Cada texto é sempre um enorme prazer.
Beijo :)
Manela
Que texto tão lindo e audível!
Há vidas maravilhosas que tanta gente desconhece...As pessoas da cidade serão felizes? Não sabem o que é o pão escuro acompanhado com azeitonas...não conhecem o uivo dos lobos e o coaxar das rãs...
Desconhecem o calor de uma fogueira numa noite fria e as estrelas por companhia... e o macio de um pêlo de cão que se tem por cobertor.
Ainda há gente feliz?
Beijo
Graça
MANUELA BAPTISTA
Ainda há pastores?
Sim há, é quando olho para as estrelas embora cada vez mais escondidas pela luz que me convenço que os há ...!
Tantos quantos os desamores!
Jaime Latino Ferreira
Estoril, 1 de Outubro de 2010
Manuela,
estou aqui sem saber muito bem o que dizer, de tal forma esta história me tocou...
um dia, alguém, que já virou uma estrela do céu, me disse ao ouvido que eu tinha alma de pastor...
passados tantos anos, ainda me questiono porque mo disse, se eu sei que tantas são as vezes que me perco das estrelas, que me esqueço de "saber respirar", que me faltam ouvidos para "saber escutar" o coração das coisas, o pulsar do universo...
estarei eu, estaremos todos nós, a transformarmo-nos em pastores sem cão, sem cajado, perdidos das estrelas e do luar, e do que nos diz o vento e o silêncio, já não queremos saber...porquê?
com ou sem alma de pastor, guardo um rebanho de sonhos dentro de mim!
Manuela,
um beijo na estrela que brilha dentro de si
Walter
Manuela,
Também sinto com o vento o cheiro longínquo do mar, das conchinhas se quebrando aos meus pés, da força das ondas....Ah que saudade do mar...
Beijos,
Bia
www.biaviagemambiental.blogspot.com
As diferenças abismais entre o campo e a cidade, que vamos interpelando..., mas como dá a entender o Walter a cidade nunca deixa de nos engolir um pouco, sobretudo nestes tempos difíceis em que a escravidão dos horários e de um estar mais desumanizado nos esconde as estrelas e muito do que da nossa alma de pastores possa existir salta numa emoção forte perante textos como este.

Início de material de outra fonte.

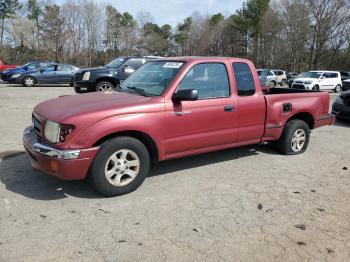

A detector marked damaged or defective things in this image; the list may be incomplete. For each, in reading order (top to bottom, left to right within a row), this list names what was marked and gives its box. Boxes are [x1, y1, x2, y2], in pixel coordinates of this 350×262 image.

cracked asphalt [0, 85, 350, 260]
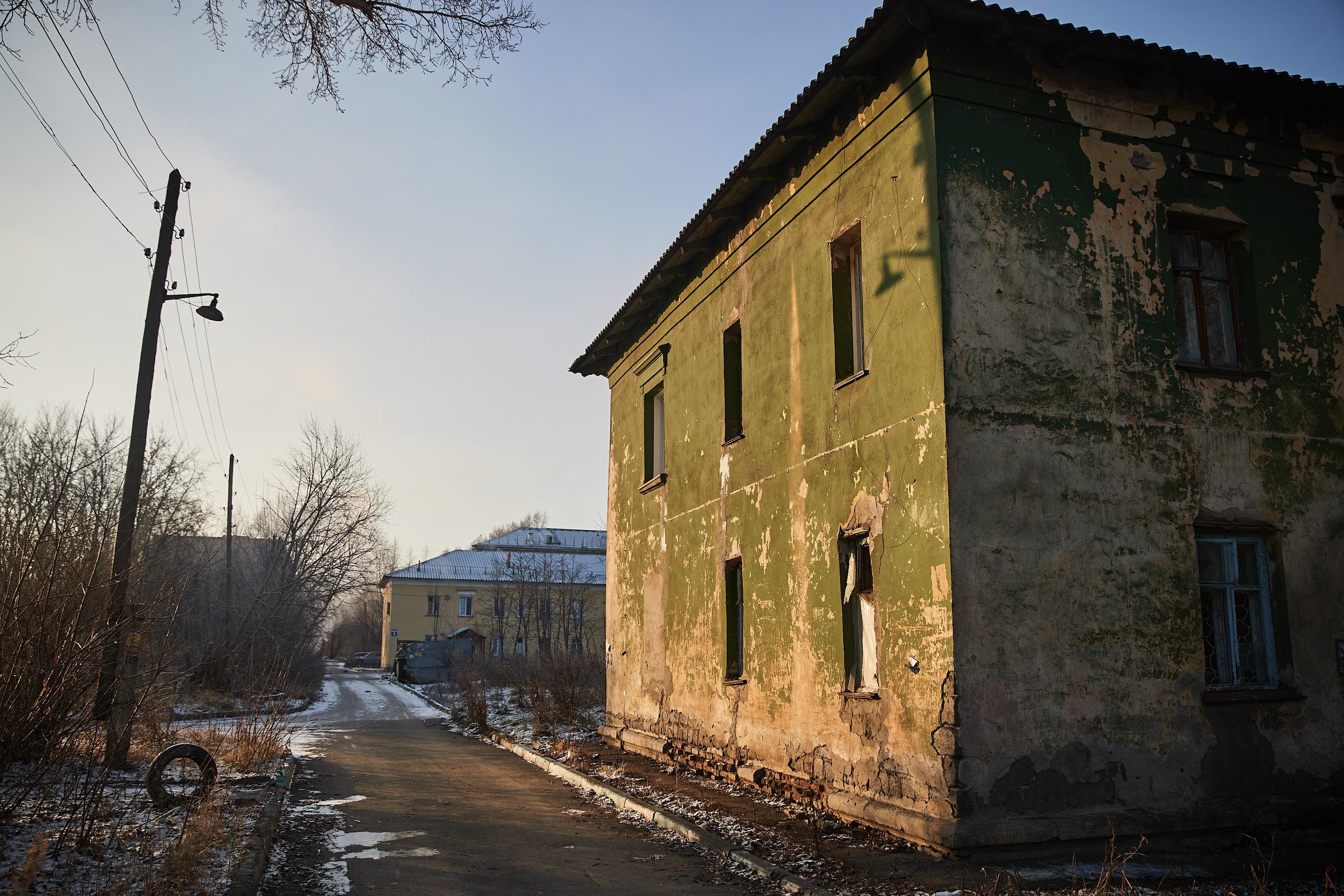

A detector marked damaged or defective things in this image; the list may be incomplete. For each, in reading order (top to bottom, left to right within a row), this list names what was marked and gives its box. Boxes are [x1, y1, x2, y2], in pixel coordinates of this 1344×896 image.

Tive uma casa de férias perto da serra, em Sabugal e tenho lá amigos como família, são uma espécie de pastores, quase todos têm criação de animais, não ovelhas e cabras, mas outros, vão com eles para os lameiros e no Verão chegam a dormir por lá. Há sempre alegria naqueles rostos, o ritmo é o do pulsar da natureza e o tempo tem outro sabor. Os animais regressam muitas vezes a casa quase sabendo o caminho e os cães passeiam-se livremente, indo todos beber a um bebedouro comum, em pedra, no centro da aldeia.
E há pastores sim, há-os até por opção, conheci eu um, bem jovem, que veio estudar teatro para a cidade, mas nunca deixou a pastorícia, talvez porque nunca quis perder esse sentido de comunhão com o Universo, apesar da solidão dos montes, mas é muitas vezes através dela que tudo faz sentido...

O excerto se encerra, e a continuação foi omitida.